Кир | страница 41



При других обстоятельствах признание Владимира Ильича в минутной слабости, повлекшей за собой, как снежный ком, гибель невинных людей, могло бы меня шокировать и даже послужить основанием для презрения; но он был распят на кресте, и он умирал и раскаивался.

Да и не мне осуждать его…

41

Уходя в мир иной и прощаясь навеки, любимый вождь мирового пролетариата дважды для верности продиктовал мне секретный номер валютного счета в швейцарском банке (и раза, пожалуй, хватило бы при моей абсолютной памяти!).

– Все золото партии большевиков… ваше… мой мальчик… – прохрипел он с трудом напоследок. – Да здравствует революция!..

42

По какому наитию Владимир Ильич мог предвидеть, что я не умру, – остается загадкой!

Уже через два-три часа, по свидетельству знаменитого средневекового врача Парацельса, у распятого начинается необратимый процесс деградации мышц, ума и эмоций.

Я же три года провел на кресте, скудно питаясь предутренними росами да изредка объедками, что по ночам приносил мне в клюве старый белый ворон.

О вороне речь впереди – пока же замечу: три года лишений вполне могли меня подкосить.

Из тысячи тысяч распятых уже на четвертые сутки в живых фактически оставался я один…
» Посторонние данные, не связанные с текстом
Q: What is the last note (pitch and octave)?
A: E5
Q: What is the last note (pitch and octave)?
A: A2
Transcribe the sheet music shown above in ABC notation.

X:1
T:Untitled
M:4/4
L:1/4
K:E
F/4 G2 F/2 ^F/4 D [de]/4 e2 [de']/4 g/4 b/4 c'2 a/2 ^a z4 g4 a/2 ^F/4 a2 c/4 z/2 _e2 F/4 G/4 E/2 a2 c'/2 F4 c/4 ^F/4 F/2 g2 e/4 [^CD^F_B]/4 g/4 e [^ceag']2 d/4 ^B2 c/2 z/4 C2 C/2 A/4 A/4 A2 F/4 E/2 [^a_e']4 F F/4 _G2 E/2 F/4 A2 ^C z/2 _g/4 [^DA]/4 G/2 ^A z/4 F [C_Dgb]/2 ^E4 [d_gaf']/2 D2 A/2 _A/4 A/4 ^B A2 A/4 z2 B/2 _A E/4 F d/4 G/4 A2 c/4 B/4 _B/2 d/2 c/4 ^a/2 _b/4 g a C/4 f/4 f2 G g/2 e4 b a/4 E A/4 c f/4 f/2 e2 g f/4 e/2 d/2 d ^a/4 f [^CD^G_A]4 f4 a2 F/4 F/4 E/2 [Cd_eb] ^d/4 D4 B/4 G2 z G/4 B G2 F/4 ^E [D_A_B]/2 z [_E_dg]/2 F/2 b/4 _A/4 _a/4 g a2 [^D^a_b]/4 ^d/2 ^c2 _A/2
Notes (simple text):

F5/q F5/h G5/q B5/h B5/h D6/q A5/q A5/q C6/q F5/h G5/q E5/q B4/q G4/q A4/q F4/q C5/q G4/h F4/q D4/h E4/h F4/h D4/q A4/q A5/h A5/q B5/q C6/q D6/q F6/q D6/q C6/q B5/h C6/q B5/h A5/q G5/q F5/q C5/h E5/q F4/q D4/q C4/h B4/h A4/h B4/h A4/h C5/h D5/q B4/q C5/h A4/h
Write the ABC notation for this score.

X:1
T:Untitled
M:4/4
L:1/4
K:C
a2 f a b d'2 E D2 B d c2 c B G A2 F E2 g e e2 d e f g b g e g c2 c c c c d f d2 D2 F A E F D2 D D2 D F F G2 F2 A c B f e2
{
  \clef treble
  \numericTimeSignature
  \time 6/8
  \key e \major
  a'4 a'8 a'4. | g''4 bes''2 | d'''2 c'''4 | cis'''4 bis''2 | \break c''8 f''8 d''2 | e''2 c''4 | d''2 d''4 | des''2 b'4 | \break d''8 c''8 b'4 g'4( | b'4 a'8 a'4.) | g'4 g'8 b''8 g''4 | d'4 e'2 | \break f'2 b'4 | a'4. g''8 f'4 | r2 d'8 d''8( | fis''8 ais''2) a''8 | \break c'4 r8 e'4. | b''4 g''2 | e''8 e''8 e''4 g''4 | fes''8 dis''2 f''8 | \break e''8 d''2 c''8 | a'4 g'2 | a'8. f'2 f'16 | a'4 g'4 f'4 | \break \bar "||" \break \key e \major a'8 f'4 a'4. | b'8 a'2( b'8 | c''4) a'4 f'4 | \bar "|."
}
До сих пор затрудняюсь с ответом, когда у меня спрашивают о моих ощущениях на кресте.

Сказать, что мне было невесело, – мало.

По сути сказать – ничего не сказать.

На первых порах, помню, пока был жив Ленин, мои частные переживания на фоне его глобальных страданий казались ничтожными и не заслуживающими внимания.

Что все мои боли, стыдил я себя, в сравнении с его Болью?!

Жалость к нему, похоже, уберегла меня от жалости к себе (известно, что вернее всего нас губит жалость к себе!)…

Потом, когда его сняли с креста и, как какой-то мешок с костями, выкинули в мутные воды Москва-реки, я впал в жесточайшую апатию и потерял желание жить.

Создатель, увы, обошел меня, не наделил счастливым даром писателя, и даже сейчас, спустя годы, я с трудом нахожу слова для описания тогдашнего моего состояния.

Если я скажу, что мной овладело чувство бесконечной тоски, или беспредельного отчаяния, или удушающей пустоты, или непреодолимой усталости – эти слова лишь в ничтожной степени способны отразить ту бездну, в которой я оказался.

На Суматре (где я никогда не бывал) любой человек, приходящий в мир, сравнивается с сосудом, полным желаний.

И любой из людей расходует свое содержимое – как ему заблагорассудится.

Конец всех желаний именуется смертью.